- Your task -
Decide whether each statement agrees with the grammar discussion below: (a) one commenter reads "had cut" in (e) as causative; (b) the commenter greeting Caeser and Philip wishes to ask only about the tenses of the verbs; (c) the writer of the hairsplitting comment apologizes for it. For each, answer yes or no and quote the words of the grammar discussion that decide it.

— start of Text provided —

Not to be rude to you, in any way, but let me put a word (... a hairsplitting comment, indeed...). You wrote: [past perfect (stands) for actions completed before another past action]. There's no problem in this explanation, but the original sentences seem to be more tricky. This explanation applies only to (d), in those cases, doesn't it? (And it's not 'had left'?) I'd read 'had cut' in (e) as causative.
(Sorry again for my hairsplitting comment, apparently I'm a leisured person.)

Good day!
Hi Caeser, and Philip -- If I may, I'd like to ask about some aspects of this sentence other than the tenses of the verbs.

The steak served in the dinner last night tasted like a cardboard that was left in the train

"At dinner" would be more common that "in the dinner." (Unless it's a typo, and you mean "in the diner" - a diner is a type of casual American restaurant.) "Like cardboard" or "like a piece of cardboard" would be better than "like a cardboard." "On the train" would be better than "in the train" - but why would a bad steak be described as tasting like cardboard that had been left in the train? Is it possible that it should be "like cardboard that had been left (out) in the rain"? I would like to turn the whole sentence into "The steak served in the diner last night tasted like a piece of cardboard that had been left out in the rain." Am I hallucinating, or does any of this make sense to anyone else? Where does the sentence come from, anyway?
RoroHello Philip. Not to be rude to you, in any way, but let me put a word (... a hairsplitting comment, indeed...). You wrote: [past perfect (stands) for actions completed before another past action]. There's no problem in this explanation, but the original sentences seem to be more tricky. This explanation applies only to (d), in those cases, doesn't it? (And it's not 'had left'?) I'd read 'had cut' in (e) as causative. (Sorry again for my hairsplitting comment, apparently I'm a leisured person.) Good day!
(e) As a causative, wouldn't it have to be 'had her toes cut off' or 'had had her toes cut off'".

— end of Text provided —
— start of Dataset —

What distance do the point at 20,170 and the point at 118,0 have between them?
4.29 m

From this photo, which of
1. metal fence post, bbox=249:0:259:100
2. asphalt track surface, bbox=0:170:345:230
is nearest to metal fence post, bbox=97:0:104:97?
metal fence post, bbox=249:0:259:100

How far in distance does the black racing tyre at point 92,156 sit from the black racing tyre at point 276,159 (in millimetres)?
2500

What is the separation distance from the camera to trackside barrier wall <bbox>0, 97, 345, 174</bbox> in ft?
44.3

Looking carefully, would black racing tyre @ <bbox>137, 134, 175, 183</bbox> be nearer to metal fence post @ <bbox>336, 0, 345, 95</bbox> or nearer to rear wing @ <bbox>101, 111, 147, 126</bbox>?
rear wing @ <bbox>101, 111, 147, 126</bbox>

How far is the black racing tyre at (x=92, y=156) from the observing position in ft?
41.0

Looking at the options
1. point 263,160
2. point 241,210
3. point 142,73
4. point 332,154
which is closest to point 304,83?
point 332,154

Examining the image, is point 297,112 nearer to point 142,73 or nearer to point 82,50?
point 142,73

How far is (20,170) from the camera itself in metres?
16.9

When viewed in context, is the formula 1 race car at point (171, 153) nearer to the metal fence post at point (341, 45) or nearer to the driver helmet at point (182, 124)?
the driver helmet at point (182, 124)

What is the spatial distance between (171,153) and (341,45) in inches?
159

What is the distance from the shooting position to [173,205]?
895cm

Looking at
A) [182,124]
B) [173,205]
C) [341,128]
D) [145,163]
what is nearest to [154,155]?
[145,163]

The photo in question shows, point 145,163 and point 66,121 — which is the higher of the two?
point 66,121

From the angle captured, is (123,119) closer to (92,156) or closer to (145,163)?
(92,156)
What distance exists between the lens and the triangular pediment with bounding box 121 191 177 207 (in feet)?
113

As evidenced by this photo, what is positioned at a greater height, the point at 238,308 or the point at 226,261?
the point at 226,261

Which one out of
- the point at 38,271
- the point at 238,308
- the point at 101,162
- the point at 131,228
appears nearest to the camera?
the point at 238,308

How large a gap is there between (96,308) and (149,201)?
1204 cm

— end of Dataset —

- Task response -
(a) Yes: "I'd read 'had cut' in (e) as causative."
(b) No: "I'd like to ask about some aspects of this sentence other than the tenses of the verbs."
(c) Yes: "Sorry again for my hairsplitting comment"